■爱泼斯坦-巴尔病毒(EBV)感染涉及不同的临床和血清学特征。我们评估了HIV-1感染患者中EBV感染的不同血清学特征中HLAII类DRB1基因座的等位基因频率。
■我们招募了19例原发感染患者,90伴有血清学转变,467伴有EBV过去感染,HIV-1共感染在原发感染中为100%,在其他血清学特征中为约70%。EBV病毒载量通过实时PCR定量,通过流式细胞术进行T淋巴细胞定量和细胞因子水平分析,通过PCR-SSO进行HLA基因座基因分型。
■DRB1*09等位基因与原发感染有关(p:0.0477),和等位基因的携带者显示EBV病毒载量的变化(p:0.0485),CD8(+)T淋巴细胞计数(p:0.0206),双阳性T淋巴细胞计数(p:0.0093),IL-4水平(p:0.0464)和TNF水平(p:0.0161)。该等位基因在HIV共感染的个体中也很常见(p:0.0023),并且与log10HIV病毒载量(p:0.0176)和CD8()T淋巴细胞计数(p:0.0285)有关。在原发感染中,log10HIV病毒载量较高(p:0.0060),与EBV病毒载量成正比(p:0.0412).DRB1*03等位基因与血清学转变相关(p:0.0477),EBV病毒载量(p:0.0015),CD4(+)T淋巴细胞计数(p:0.0112),CD8(+)T淋巴细胞计数(p:0.0260),双阴性T淋巴细胞计数(p:0.0540),IL-4水平(p:0.0478)和IL-6水平(p:0.0175)。在血清学过渡组中,log10HIV病毒载量高(p:0.0060),但与EBV病毒载量无关(p:0.1214).过去的感染与DRB1*16等位基因有关(p:0.0477),携带者显示IgG水平(p:0.0020),CD4(+)T淋巴细胞计数(p:0.0116)和提示CD8(+)T计数改变(p:0.0602)。DRB01*16等位基因在既往EBV感染的HIV-1患者中也很常见(p:0.0192);然而,等位基因与HIV-1感染的临床标志物无关.
■我们的结果表明,HLAII类等位基因可能与合并感染HIV-1的患者对EB病毒感染的免疫反应的血清学特征的调节有关。
UNASSIGNED: Epstein-Barr virus (EBV) infection involves distinct clinical and serological profiles. We evaluated the frequency of alleles of locus DRB1 of HLA class II in different serological profiles of EBV infection among HIV-1 infected patients.
UNASSIGNED: We recruited 19 patients with primary infection, 90 with serological transition and 467 with past infection by EBV, HIV-1 co-infection was 100% in primary infection and approximately 70% in other serological profiles. EBV viral load was quantified by real-time PCR, T lymphocyte quantification and cytokine level analysis were performed by flow cytometry, and HLA locus genotyping was performed by PCR-SSO.
UNASSIGNED: The DRB1*09 allele was associated with primary infection (p: 0.0477), and carriers of the allele showed changes in EBV viral load (p: 0.0485), CD8(+) T lymphocyte counts (p: 0.0206), double-positive T lymphocyte counts (p: 0.0093), IL-4 levels (p: 0.0464) and TNF levels (p: 0.0161).
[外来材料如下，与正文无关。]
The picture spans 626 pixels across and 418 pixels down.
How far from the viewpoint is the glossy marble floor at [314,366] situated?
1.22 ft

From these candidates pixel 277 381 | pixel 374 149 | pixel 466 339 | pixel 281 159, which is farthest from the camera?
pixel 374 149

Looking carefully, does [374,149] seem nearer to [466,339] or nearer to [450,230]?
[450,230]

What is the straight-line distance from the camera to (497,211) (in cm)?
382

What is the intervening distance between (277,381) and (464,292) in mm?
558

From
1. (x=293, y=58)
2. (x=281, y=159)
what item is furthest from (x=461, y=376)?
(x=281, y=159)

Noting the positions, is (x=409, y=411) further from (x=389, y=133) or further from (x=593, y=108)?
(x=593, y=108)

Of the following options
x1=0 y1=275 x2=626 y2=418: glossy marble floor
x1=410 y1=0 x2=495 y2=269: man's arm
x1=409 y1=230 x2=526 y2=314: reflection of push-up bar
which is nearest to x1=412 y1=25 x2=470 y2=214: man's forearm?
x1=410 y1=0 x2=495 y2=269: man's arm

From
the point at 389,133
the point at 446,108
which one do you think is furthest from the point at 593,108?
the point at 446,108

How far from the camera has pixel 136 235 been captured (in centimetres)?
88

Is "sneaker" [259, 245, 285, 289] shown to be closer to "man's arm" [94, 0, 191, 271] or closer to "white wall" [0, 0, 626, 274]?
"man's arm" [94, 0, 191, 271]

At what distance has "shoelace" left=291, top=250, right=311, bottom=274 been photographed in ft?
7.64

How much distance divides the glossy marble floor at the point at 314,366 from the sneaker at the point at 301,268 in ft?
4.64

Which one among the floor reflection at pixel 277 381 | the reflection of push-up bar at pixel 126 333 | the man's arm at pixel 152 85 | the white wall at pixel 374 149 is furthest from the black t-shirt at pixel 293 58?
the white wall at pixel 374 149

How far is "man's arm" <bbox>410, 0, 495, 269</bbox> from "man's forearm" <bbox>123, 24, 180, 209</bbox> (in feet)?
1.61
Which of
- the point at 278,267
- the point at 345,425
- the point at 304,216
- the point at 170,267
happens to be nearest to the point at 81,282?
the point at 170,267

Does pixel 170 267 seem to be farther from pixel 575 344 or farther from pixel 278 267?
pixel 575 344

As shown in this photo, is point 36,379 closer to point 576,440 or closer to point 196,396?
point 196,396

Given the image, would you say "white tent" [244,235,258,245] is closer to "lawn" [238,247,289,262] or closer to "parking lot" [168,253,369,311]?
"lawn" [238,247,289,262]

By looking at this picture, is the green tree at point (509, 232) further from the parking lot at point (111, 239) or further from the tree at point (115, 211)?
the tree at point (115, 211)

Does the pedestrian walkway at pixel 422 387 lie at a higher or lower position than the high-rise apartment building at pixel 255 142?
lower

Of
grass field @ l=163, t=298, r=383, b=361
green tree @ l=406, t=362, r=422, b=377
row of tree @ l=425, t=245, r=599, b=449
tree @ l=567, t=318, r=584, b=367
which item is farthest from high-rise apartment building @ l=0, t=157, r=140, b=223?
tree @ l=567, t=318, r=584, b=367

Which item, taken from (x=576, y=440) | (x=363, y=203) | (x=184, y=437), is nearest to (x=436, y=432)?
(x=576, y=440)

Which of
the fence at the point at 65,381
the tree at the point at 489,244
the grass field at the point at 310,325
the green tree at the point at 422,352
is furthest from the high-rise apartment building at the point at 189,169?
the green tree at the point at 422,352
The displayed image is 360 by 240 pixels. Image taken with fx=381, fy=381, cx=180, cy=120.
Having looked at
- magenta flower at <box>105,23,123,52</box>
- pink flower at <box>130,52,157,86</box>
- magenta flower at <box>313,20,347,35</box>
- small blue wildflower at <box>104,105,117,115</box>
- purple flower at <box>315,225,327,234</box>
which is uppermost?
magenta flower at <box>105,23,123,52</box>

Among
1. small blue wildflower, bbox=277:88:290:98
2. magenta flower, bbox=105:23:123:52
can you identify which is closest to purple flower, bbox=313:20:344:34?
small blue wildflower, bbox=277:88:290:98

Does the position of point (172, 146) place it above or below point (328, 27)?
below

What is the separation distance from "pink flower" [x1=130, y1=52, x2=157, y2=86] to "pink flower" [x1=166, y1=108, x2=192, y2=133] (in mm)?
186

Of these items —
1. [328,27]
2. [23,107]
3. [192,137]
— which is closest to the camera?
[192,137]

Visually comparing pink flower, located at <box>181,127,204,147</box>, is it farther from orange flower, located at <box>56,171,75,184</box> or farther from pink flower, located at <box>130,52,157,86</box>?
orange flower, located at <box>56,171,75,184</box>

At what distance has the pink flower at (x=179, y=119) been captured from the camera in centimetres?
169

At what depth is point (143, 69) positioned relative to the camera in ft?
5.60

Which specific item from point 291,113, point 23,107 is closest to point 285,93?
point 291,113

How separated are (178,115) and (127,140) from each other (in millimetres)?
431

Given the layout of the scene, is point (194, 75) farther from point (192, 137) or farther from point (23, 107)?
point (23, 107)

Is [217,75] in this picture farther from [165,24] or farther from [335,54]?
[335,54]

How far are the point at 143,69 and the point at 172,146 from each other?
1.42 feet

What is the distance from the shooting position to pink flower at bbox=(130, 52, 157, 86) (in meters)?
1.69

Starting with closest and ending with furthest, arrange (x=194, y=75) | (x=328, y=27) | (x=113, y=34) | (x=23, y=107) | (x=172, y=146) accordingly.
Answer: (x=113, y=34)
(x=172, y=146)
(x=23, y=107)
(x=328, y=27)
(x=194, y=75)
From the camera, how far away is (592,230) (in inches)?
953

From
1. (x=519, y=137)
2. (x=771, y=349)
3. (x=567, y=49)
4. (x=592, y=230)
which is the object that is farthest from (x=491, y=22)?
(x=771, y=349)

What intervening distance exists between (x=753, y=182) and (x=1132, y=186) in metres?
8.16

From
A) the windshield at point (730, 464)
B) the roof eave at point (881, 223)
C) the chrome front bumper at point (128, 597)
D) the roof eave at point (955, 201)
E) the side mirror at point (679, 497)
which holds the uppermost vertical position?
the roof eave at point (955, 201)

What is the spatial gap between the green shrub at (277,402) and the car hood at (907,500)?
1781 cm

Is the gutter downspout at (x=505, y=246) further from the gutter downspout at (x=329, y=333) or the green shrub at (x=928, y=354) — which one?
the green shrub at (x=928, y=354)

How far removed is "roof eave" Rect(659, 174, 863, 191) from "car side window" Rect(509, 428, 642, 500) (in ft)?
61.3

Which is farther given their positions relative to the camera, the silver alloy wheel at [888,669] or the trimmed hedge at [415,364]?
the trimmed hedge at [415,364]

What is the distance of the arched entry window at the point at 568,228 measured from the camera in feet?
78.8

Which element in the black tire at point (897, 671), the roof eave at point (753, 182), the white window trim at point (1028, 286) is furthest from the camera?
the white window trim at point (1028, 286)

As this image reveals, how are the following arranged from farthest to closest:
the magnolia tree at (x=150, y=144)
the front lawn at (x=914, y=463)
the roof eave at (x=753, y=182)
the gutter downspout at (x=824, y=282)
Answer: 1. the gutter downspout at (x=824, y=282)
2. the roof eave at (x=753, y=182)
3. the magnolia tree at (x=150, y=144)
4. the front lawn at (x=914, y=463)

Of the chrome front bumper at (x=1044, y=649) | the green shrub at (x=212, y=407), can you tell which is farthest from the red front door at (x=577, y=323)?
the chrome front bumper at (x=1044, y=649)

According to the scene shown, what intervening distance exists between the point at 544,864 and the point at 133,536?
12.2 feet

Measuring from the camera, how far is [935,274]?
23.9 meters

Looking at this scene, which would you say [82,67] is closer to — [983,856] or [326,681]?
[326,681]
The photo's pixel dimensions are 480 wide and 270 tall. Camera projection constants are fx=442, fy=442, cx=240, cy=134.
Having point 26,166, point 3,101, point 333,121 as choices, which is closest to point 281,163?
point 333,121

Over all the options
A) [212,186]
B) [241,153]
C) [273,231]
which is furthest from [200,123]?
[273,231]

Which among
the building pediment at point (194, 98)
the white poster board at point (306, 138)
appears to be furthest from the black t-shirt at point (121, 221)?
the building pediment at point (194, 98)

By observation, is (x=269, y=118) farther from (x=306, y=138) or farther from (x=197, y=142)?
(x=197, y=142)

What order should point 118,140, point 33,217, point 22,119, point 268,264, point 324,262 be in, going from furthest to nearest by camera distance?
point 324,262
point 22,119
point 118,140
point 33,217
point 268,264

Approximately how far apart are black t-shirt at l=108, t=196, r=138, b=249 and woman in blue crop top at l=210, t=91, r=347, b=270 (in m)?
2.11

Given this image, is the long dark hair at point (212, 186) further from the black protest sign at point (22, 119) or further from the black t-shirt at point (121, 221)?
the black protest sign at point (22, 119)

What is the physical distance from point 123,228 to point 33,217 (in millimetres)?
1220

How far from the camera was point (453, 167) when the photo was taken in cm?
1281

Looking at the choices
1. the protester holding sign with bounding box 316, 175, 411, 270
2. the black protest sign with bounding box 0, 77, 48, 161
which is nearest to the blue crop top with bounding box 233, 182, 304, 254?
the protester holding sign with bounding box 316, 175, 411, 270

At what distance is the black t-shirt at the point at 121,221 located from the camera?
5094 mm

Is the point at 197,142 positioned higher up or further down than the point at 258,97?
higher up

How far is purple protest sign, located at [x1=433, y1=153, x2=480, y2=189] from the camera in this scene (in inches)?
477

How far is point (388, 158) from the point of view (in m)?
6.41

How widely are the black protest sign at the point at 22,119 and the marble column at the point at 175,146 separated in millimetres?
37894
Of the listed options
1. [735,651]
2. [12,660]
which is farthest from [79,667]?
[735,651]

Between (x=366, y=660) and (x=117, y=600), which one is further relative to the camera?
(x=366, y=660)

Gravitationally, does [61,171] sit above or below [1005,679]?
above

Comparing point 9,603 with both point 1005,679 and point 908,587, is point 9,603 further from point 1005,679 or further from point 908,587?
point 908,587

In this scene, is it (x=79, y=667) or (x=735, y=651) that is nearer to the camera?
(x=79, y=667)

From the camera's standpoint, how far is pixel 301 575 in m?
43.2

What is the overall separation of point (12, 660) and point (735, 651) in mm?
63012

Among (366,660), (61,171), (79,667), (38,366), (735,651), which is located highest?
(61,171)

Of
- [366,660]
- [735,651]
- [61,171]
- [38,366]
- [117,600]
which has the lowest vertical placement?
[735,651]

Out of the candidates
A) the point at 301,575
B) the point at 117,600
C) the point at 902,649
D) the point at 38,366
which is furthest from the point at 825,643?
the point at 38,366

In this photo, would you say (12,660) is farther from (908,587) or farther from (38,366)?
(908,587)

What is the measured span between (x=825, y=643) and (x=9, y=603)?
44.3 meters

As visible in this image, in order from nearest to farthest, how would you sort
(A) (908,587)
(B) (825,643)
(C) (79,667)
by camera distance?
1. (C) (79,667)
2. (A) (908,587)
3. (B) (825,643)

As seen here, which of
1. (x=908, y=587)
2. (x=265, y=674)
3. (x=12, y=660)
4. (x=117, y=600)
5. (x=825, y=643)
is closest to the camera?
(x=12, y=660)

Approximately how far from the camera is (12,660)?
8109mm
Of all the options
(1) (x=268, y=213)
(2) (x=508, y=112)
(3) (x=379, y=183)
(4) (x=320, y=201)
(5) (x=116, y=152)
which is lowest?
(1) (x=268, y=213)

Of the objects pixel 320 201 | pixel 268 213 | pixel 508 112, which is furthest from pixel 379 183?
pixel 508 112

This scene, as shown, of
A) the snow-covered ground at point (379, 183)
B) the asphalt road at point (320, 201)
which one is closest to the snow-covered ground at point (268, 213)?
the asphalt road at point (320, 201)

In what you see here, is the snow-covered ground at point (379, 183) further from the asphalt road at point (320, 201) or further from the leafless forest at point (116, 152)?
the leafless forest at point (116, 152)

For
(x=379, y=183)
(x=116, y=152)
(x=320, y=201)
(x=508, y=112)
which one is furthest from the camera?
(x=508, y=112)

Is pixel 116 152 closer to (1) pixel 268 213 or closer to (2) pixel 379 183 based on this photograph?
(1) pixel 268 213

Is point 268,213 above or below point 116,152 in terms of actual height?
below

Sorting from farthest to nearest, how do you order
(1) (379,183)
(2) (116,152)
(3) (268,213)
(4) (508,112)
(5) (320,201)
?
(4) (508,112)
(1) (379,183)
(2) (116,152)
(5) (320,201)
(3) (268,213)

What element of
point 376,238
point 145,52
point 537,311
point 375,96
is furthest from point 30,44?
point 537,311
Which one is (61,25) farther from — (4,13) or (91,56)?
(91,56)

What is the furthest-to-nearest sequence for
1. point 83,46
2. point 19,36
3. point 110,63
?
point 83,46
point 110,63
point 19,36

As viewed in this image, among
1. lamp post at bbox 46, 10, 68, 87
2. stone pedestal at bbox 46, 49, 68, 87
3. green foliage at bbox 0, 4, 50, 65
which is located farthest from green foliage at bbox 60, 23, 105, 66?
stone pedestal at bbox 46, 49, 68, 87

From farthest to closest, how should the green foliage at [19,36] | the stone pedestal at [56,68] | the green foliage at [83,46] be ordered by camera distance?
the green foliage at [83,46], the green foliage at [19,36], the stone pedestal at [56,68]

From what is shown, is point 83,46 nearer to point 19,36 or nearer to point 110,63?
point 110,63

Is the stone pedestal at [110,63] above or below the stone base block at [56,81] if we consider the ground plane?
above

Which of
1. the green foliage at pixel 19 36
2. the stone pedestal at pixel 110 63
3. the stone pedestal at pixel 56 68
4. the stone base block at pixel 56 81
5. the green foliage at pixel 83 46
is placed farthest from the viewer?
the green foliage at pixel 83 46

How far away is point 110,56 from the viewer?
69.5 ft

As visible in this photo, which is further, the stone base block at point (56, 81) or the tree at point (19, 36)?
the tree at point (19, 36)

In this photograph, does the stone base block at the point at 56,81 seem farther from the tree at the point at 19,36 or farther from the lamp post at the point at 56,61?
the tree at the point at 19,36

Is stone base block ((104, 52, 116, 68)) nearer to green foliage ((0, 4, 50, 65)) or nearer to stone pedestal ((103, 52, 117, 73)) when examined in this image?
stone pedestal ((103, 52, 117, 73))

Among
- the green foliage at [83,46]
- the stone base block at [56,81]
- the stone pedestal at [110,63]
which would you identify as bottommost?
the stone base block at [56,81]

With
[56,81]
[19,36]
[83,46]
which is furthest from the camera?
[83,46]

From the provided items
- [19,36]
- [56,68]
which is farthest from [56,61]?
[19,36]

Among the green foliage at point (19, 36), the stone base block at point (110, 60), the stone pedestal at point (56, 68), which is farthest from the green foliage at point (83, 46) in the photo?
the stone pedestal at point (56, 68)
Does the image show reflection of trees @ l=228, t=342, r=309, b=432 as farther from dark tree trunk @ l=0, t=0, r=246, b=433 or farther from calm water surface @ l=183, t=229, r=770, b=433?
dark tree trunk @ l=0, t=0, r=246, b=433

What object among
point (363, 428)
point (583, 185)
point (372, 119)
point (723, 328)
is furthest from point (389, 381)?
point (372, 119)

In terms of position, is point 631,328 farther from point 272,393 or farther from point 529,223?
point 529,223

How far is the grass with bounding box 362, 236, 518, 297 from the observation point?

This allele was also frequent in HIV-coinfected individuals (p: 0.0023) and was related to the log10 HIV viral load (p: 0.0176) and CD8(+) T lymphocyte count (p: 0.0285). In primary infection, the log10 HIV viral load was high (p: 0.0060) and directly proportional to the EBV viral load (p: 0.0412). The DRB1*03 allele correlated with serological transition (p: 0.0477), EBV viral load (p: 0.0015), CD4(+) T lymphocyte count (p: 0.0112), CD8(+) T lymphocyte count (p: 0.0260), double-negative T lymphocyte count (p: 0.0540), IL-4 levels (p: 0.0478) and IL-6 levels (p: 0.0175). In the serological transition group, the log10 HIV viral load was high (p: 0.0060), but it was not associated with the EBV viral load (p: 0.1214). Past infection was related to the DRB1*16 allele (p: 0.0477), with carriers displaying IgG levels (p: 0.0020), CD4(+) T lymphocyte counts (p: 0.0116) and suggestive CD8(+) T count alterations (p: 0.0602). The DRB01*16 allele was also common in HIV-1 patients with past EBV infection (p: 0.0192); however, the allele was not associated with clinical markers of HIV-1 infection.
UNASSIGNED: Our results suggest that HLA class II alleles may be associated with the modulation of the serological profiles of the immune response to Epstein-Barr virus infection in patients coinfected with HIV-1.